我ながらコミュニケーション能力が低い事を実感するが、相手はそれを気にする風でもなく、ただ、淡々と会話を繋げた。

「なんか、話したそうだったから。」

私、暇だし、聞いてあげる。

そう言って、また、ふいと前を向き直す。そのスタンスはあくまでも変えないつもりらしい。
暫く迷ったが、部屋に帰ることと天秤にかけた結果、身も知らぬ人に話をすることにした。

ポツリ、ポツリと、たまりに溜まった愚痴や、弱音や、よく分からないものまで吐き出していく。
彼女は時々相槌を打ちながらも、やはり興味がなさそうにしていた。

全部吐き出して、長いため息をつく。溢れるように言葉が口をついて出た。

「…疲れたなぁ…」

「そう。」

「…死にたいなぁ…」

「そう。」

「……終わりで、いいかなぁ……」

縋る場所を探すように、質問を投げかけると、予想外の沈黙が返ってきた。
不思議に思って彼女の顔を見る。顎に手を当て、何かを考えているようだった。
そして、ずっと前を向いていた瞳が此方を見た。

「…それは、私が決めることじゃない。」

何かを反射させたのか、瞳が一瞬、翡翠色に見えた。

「…自分で決めないと、駄目かな…」

そう弱音を吐けば、薄い唇が、今度は迷いなく動く。

「それも、私が決めることじゃない。」

瞳は、ブレることなく此方を見続ける。

「……帰らないと、駄目かな……」

直近の問題を問いかければ、初めて表情が動いた。何か面白い事でも見つけたように、スッと口角が上がる。

「…私が決めることじゃない。」

けど、

「あなたが決めたら、私も、選ぼうかな。」

試すように双眸が、じっと見つめてくる。

「今日は…かえ…らない。」

「そう。
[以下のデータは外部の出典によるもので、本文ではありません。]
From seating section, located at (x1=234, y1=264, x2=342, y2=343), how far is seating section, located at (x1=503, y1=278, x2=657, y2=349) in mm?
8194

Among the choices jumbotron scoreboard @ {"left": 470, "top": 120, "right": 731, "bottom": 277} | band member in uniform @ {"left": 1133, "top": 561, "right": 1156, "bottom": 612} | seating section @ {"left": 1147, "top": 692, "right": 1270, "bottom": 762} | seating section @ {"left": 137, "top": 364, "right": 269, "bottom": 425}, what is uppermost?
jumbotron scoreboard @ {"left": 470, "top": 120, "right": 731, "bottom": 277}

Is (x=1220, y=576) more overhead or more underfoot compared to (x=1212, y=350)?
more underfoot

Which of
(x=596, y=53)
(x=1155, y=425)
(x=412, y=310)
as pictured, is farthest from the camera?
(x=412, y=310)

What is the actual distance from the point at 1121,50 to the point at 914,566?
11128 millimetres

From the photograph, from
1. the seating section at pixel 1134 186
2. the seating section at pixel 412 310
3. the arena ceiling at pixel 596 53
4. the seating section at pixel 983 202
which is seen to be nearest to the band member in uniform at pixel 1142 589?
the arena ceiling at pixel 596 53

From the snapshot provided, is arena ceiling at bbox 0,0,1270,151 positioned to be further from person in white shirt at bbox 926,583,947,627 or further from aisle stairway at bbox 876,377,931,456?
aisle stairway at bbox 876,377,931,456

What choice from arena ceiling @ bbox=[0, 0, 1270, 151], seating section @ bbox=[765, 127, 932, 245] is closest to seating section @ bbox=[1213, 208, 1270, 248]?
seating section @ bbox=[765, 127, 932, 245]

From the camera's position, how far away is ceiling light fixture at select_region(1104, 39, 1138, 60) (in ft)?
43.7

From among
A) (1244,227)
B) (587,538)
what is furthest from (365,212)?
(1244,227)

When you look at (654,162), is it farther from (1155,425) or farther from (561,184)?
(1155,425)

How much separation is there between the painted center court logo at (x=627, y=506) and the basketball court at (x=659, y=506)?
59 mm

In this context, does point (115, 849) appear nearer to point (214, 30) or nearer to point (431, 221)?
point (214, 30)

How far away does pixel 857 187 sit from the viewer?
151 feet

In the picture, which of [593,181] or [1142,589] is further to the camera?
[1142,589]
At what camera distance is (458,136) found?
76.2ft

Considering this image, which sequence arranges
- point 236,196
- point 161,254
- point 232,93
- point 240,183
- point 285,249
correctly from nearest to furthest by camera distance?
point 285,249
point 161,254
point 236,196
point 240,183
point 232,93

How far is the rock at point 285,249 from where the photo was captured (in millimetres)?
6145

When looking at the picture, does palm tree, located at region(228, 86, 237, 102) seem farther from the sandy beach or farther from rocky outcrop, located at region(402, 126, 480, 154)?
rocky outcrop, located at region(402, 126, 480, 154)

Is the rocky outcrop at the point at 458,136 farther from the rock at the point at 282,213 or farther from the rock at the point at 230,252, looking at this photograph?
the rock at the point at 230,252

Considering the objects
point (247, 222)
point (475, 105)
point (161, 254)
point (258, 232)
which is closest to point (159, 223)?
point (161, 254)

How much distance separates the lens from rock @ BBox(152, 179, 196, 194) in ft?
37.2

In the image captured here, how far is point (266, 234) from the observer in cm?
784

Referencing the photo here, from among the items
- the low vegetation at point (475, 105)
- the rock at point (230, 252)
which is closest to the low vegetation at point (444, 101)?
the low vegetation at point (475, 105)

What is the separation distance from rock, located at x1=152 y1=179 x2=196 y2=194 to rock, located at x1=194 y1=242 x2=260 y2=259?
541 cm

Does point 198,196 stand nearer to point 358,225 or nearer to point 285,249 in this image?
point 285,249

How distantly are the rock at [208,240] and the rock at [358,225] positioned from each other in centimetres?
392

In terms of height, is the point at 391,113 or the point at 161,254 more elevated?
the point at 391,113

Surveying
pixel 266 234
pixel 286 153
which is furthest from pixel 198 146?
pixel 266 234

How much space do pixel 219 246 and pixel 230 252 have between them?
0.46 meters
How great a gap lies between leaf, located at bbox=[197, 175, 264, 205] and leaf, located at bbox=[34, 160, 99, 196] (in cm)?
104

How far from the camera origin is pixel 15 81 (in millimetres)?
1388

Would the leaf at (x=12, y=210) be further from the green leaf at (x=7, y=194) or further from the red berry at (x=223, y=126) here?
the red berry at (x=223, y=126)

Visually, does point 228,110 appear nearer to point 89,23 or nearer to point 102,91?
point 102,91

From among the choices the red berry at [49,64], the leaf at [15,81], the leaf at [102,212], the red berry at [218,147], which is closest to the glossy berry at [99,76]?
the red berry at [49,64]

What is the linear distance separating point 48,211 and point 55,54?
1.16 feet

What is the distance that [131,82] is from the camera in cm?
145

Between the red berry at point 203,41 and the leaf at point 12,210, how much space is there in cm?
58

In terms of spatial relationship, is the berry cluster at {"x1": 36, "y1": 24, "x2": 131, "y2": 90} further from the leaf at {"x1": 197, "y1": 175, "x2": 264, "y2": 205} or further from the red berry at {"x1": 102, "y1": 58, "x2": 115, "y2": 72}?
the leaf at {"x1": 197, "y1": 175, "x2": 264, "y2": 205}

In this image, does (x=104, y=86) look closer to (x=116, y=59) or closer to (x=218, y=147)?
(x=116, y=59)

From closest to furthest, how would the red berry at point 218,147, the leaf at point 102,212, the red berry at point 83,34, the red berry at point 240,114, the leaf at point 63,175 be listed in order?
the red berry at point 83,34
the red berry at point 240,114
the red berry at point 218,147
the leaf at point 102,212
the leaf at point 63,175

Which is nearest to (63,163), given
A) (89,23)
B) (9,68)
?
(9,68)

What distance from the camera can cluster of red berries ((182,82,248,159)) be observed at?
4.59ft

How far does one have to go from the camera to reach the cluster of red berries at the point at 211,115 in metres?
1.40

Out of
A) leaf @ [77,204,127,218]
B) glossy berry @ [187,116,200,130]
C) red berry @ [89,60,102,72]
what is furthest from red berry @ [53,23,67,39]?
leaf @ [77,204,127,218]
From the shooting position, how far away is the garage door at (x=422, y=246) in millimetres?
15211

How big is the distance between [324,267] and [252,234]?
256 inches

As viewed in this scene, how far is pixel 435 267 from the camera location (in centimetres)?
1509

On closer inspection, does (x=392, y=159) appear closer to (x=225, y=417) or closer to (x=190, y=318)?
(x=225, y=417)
」

「…でも、」

終わりに、したくない。

わかった、と彼女が笑う。
まるで子供を慰めるように、冷えた手が頬を滑っていった。
同時に、忘れていた眠気が襲ってくる。

(鞄、盗られたらどうしよう…)

一瞬そんな考えがよぎったが、彼女なら大丈夫な気がした。
ゆっくりと、意識が闇に落ちる。

どの位たったのだろう。
目を覚ましたとき、空は白みかけていた。足を動かそうとすると、不服そうな鳴き声がした。

「…猫…?」

足から降りた猫が、今度は脛に擦り寄っていて、柔らかな温もりが冷えた脚に心地良い。
そういえば、一晩過ごしたにしては足が冷えていない。ずっといてくれたのかもしれない。

瞳は翡翠色で全身艷やかな黒に覆われている。胸元だけ逆三角に白い毛が生えたその猫は、突然腕の中に飛び込んで来て、『早く立て』とでも言うようにもう一声鳴いた。